THE CHALLENGE
Scaling a digital ecosystem without limits
In the fast-moving world of digital mobility, consumer expectations are high. Whether paying for fuel at the pump, managing an electric vehicle charging session, or checking home electricity consumption, users demand instant responsiveness. For Klikin, the software company behind Repsol’s flagship app, Waylet, meeting these demands requires an engineering culture of autonomy and a database platform that scales effortlessly.
Based in Spain, Klikin operates with the agility of a startup despite being a subsidiary of energy multinational Repsol. When Repsol acquired a majority stake in Klikin in 2017, Waylet was a modest application with approximately 40,000 registered users handling around 5,000 payment transactions a day. But the vision was big.
The company’s strategic plan was to create a comprehensive, easy-to-use, package of energy solutions that would incentivize customer loyalty by offering increasingly greater benefits based on the number of services a user has with Repsol.

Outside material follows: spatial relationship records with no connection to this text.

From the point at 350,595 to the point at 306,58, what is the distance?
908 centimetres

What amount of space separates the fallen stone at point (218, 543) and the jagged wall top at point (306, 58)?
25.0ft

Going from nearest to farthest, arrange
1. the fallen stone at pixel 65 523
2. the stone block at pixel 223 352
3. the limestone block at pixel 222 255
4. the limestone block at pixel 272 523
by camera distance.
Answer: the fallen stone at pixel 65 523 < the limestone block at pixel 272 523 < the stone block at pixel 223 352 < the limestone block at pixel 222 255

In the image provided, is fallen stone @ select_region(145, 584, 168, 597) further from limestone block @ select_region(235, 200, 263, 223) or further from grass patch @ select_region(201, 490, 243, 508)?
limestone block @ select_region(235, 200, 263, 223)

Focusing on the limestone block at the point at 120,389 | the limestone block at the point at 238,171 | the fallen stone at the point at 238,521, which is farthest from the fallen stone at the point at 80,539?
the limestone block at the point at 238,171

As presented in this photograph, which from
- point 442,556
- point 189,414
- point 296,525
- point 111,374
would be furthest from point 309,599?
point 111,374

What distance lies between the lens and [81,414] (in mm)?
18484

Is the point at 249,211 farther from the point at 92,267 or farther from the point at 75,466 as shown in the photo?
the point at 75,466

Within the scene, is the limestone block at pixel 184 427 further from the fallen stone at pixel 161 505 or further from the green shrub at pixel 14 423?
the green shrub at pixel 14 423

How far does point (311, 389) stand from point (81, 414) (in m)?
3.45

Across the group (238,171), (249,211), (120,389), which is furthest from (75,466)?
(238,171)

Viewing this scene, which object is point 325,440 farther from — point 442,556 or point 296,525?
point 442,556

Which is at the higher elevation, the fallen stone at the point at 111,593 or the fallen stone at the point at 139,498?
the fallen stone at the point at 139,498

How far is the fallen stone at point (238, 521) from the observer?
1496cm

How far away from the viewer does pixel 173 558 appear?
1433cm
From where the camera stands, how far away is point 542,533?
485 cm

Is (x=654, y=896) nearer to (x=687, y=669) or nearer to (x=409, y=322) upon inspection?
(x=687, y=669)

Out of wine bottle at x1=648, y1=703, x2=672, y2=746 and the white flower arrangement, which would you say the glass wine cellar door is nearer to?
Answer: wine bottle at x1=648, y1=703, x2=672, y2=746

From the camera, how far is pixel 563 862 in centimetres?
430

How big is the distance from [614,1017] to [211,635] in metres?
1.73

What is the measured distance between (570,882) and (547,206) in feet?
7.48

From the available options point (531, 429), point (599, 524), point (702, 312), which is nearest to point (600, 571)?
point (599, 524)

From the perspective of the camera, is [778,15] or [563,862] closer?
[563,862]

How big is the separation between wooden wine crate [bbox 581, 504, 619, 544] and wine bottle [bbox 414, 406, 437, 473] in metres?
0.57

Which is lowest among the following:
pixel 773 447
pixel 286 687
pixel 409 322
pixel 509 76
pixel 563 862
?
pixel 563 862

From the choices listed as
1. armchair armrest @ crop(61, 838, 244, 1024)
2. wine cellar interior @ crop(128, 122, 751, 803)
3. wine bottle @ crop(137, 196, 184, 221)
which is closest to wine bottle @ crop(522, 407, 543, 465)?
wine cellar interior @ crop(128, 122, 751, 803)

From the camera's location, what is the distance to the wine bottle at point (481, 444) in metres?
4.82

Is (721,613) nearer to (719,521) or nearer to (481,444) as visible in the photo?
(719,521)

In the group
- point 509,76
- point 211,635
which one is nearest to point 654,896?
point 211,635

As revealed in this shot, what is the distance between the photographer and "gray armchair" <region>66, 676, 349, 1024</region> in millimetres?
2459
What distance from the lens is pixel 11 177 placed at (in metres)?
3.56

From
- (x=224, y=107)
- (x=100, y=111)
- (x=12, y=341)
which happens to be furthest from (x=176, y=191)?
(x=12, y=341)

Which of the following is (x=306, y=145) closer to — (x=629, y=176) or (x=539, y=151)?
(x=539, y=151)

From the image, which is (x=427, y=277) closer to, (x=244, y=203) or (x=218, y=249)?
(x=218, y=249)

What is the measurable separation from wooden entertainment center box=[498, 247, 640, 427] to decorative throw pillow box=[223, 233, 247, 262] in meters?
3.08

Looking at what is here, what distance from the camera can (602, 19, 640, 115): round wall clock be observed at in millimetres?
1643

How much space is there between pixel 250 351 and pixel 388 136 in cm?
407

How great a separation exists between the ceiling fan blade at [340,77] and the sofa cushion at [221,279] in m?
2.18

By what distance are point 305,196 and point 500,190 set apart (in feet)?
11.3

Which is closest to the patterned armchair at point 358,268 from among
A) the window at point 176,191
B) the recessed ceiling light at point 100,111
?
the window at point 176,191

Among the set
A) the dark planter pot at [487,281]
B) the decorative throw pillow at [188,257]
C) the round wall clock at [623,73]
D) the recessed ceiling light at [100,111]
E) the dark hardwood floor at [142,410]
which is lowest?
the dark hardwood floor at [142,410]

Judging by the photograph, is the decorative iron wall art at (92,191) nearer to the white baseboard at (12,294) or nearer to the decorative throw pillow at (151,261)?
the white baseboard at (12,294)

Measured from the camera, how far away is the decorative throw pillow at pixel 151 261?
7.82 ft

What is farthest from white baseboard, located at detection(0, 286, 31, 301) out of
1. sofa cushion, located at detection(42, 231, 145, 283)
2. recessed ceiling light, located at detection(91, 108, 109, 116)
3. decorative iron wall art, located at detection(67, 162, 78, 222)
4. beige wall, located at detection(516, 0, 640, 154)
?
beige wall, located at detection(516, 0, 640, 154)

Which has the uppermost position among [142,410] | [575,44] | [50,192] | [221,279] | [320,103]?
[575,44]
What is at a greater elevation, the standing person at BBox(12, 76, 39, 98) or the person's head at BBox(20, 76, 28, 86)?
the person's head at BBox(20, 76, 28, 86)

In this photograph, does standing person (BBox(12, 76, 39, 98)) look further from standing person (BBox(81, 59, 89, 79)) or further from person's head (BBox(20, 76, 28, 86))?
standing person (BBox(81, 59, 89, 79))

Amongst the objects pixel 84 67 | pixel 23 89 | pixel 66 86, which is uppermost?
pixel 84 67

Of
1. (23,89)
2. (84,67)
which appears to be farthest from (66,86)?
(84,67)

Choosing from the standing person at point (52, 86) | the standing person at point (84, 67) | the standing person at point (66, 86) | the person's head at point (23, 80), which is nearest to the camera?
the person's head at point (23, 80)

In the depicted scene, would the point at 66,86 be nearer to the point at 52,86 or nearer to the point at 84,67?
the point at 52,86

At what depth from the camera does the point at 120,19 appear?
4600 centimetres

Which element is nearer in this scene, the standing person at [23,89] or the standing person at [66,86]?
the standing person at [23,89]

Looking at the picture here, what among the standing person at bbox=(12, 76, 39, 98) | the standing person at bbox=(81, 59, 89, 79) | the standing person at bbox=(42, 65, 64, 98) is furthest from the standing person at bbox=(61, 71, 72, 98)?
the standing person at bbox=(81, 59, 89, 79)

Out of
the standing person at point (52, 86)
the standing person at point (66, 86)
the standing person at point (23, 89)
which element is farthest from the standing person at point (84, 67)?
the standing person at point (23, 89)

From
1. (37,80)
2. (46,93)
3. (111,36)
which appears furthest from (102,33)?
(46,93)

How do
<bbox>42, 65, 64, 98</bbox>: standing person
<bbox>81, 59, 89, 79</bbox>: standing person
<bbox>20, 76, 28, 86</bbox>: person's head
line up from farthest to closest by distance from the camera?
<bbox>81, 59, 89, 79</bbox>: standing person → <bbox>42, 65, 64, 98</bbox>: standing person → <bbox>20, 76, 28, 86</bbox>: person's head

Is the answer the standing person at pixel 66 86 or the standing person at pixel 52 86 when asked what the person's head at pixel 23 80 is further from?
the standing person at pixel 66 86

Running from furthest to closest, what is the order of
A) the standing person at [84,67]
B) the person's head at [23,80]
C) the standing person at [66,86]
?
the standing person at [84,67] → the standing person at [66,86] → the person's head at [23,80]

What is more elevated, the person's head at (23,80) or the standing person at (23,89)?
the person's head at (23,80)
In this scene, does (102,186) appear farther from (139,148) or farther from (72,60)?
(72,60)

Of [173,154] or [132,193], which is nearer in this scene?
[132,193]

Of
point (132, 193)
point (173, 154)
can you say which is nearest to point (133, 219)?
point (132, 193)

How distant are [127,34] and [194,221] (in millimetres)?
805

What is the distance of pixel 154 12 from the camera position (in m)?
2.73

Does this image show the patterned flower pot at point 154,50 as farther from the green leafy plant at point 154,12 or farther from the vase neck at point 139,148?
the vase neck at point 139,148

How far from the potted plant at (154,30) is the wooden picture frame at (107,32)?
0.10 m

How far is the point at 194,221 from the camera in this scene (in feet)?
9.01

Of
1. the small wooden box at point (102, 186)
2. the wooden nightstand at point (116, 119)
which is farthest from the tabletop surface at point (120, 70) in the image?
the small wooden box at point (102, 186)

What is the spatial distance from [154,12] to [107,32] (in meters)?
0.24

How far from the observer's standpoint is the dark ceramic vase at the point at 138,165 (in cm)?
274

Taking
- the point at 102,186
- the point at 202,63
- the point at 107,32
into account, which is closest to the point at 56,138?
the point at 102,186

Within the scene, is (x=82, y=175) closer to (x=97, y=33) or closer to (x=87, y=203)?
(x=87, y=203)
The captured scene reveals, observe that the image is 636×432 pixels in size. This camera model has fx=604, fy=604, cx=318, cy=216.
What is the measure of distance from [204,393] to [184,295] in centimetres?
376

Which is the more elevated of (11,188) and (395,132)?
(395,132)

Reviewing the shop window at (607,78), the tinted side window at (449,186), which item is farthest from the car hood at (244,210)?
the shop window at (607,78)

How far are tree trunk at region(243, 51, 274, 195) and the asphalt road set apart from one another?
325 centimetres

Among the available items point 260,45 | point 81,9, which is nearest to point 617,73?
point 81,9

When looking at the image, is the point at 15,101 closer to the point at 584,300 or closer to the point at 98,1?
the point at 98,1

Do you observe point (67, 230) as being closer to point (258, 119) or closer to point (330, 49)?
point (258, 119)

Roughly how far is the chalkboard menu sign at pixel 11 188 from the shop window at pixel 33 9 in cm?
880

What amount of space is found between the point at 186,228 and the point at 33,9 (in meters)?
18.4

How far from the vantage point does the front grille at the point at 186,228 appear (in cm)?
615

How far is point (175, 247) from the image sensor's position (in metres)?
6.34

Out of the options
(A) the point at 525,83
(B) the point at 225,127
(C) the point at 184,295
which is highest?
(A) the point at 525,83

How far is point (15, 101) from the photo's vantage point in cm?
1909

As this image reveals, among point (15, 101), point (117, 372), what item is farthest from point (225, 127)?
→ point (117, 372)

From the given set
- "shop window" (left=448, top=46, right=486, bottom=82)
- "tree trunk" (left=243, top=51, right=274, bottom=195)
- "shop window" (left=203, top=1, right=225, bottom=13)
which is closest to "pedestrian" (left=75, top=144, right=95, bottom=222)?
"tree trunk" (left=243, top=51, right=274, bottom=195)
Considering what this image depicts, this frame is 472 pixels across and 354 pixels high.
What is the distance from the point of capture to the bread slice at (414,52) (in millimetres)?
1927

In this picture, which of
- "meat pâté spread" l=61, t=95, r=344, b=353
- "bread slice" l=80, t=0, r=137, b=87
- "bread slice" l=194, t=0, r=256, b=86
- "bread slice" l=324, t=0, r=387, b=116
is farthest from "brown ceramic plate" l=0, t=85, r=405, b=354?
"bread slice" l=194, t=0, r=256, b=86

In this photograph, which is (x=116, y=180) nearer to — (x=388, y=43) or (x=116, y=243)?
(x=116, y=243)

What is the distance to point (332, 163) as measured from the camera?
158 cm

“Our role was to materialize those changes and make them a reality,” said Bálder Carraté, Principal Software Engineer, Klikin. Waylet, thus evolved from a simple mobile payment tool into a comprehensive ‘super app,’ that allows users to pay for fuel, charging, carwashes, and utility contracts and with each payment earn variable cashback rewards which can be used in future transactions.
This evolution presented a twofold challenge: scale and complexity. Successfully meeting a gap in the market, combined with an attractive cashback incentive—and rewards increasing in line with the number of Repsol services used—meant Waylet’s user base was growing rapidly. It was also experiencing clear seasonal peaks in service station refueling when traffic could double, sometimes even triple. At the start of a long bank holiday weekend, or change of fortnight in summer, queries could surge from a baseline of around 6,000 to 12,000 per second. Meanwhile, a delay of even a few seconds at a payment terminal could lead to queues at service stations and damage the brand’s reputation.
Simultaneously, the data model needed to evolve rapidly. Integrating home energy management meant processing high-volume meter readings and consumption profiles, fundamentally different data types from transactional payments. Klikin needed a database architecture that could support this exponential growth and diverse feature set without forcing its engineering team to become full-time database administrators.
To secure this flexibility and effortless scale, Klikin built its future on MongoDB Atlas.